A couple of weeks ago I read through Nick Gane’s new book on Max Weber and Contemporary Capitalism. Here’s some information about the book. It’s a really impressive exploration of how Max Weber’s writings might be used to analyse contemporary capitalism. It also argues that Weber’s approach to concept formation might be used to develop new concepts that emerge out of markets, class and neoliberalism. As such Nick also looks to challenge and adapt some of Weber’s ideas and some of the concepts we have come to rely in. As part of my book project I’ve been trying to work through some of the connections between culture and capitalism. Nick’s book got me thinking about how this might be part of the story I’m trying to develop. So I’ve turned to two very different books about capitalism to see how culture might be placed into the systems, structures and political economy of contemporary capitalism. To try to develop this a bit I’m in the process of reading books by Immanuel Wallerstein and Scott Lash.

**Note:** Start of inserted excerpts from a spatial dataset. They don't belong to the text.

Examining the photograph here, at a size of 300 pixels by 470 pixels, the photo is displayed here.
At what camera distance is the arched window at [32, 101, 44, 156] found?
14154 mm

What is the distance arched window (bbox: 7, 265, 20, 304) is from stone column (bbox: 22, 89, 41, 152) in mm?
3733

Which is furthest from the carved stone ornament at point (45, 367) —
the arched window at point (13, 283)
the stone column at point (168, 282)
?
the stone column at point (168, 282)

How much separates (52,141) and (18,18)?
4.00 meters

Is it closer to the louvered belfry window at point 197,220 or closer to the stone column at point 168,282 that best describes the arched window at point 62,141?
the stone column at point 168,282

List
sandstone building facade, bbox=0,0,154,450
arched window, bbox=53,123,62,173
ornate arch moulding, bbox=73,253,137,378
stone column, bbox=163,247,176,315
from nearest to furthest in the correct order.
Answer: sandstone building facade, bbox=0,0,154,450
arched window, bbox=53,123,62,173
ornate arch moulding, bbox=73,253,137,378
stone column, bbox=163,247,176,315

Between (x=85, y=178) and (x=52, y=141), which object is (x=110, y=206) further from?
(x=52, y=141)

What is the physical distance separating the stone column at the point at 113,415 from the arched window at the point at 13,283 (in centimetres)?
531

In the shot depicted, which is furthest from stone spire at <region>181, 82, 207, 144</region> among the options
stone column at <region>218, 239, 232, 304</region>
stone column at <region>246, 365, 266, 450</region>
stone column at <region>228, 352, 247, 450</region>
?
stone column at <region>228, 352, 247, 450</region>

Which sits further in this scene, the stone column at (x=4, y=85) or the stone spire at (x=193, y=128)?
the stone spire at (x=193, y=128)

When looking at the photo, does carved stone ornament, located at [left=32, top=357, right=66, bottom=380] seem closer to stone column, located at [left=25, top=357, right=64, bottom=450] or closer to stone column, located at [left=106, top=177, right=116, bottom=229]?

So far I’ve read most of Wallerstein’s short book on Historical Capitalism from the early 1980s. And I’m a few pages into Scott Lash’s 2010 book Intensive Culture. These really vary in style but both are looking to think globally about the connections of capitalism.
Wallerstein’s book makes connections between global and local distributions and accumulations of wealth. So,for example, there is one passage in which he looks at how taxation can reinforce the uneven distribution rather than equalise it. This is clearly counterintuitive but is quite provocative in forcing some reflection upon the way that state power might reinforce inequality. His concern, particularly in the first section, is with the accumulation of capital and how this is achieved and maintained.
Lash’s book deals more directly with some of the transformations that have occurred in capitalism over recent years (a focus that stretches back through his earlier work). I’m only in the initial stages of the book, but the central argument is striking from the outset. Lash’s position is that globalisation stretches outwards and acts inwards at the same time. He describes contemporary capitalism and culture as being increasingly ‘extensive’. That is to say that it is expanding its reach. Whilst at the same time it is also increasingly ‘intensive’. His suggestion here being that it works more intensively on us rather than being diluted by its spreading out. He provides various examples of this intensification, which focus on social media and the like, but the book itself then unpicks intensive culture in the round. With a central focus upon the connections between intensive culture and intensive capitalism. I’m not sure where this will all go yet, but it seems to me that work in media and culture needs to be located in the context of contemporary capitalism. This tends to be a bit if an absence. I’m going to try to integrate some of these issues in my book, as a kind of backdrop, if I can. To do this I’m going to move on to some of the other debates on capitalism next.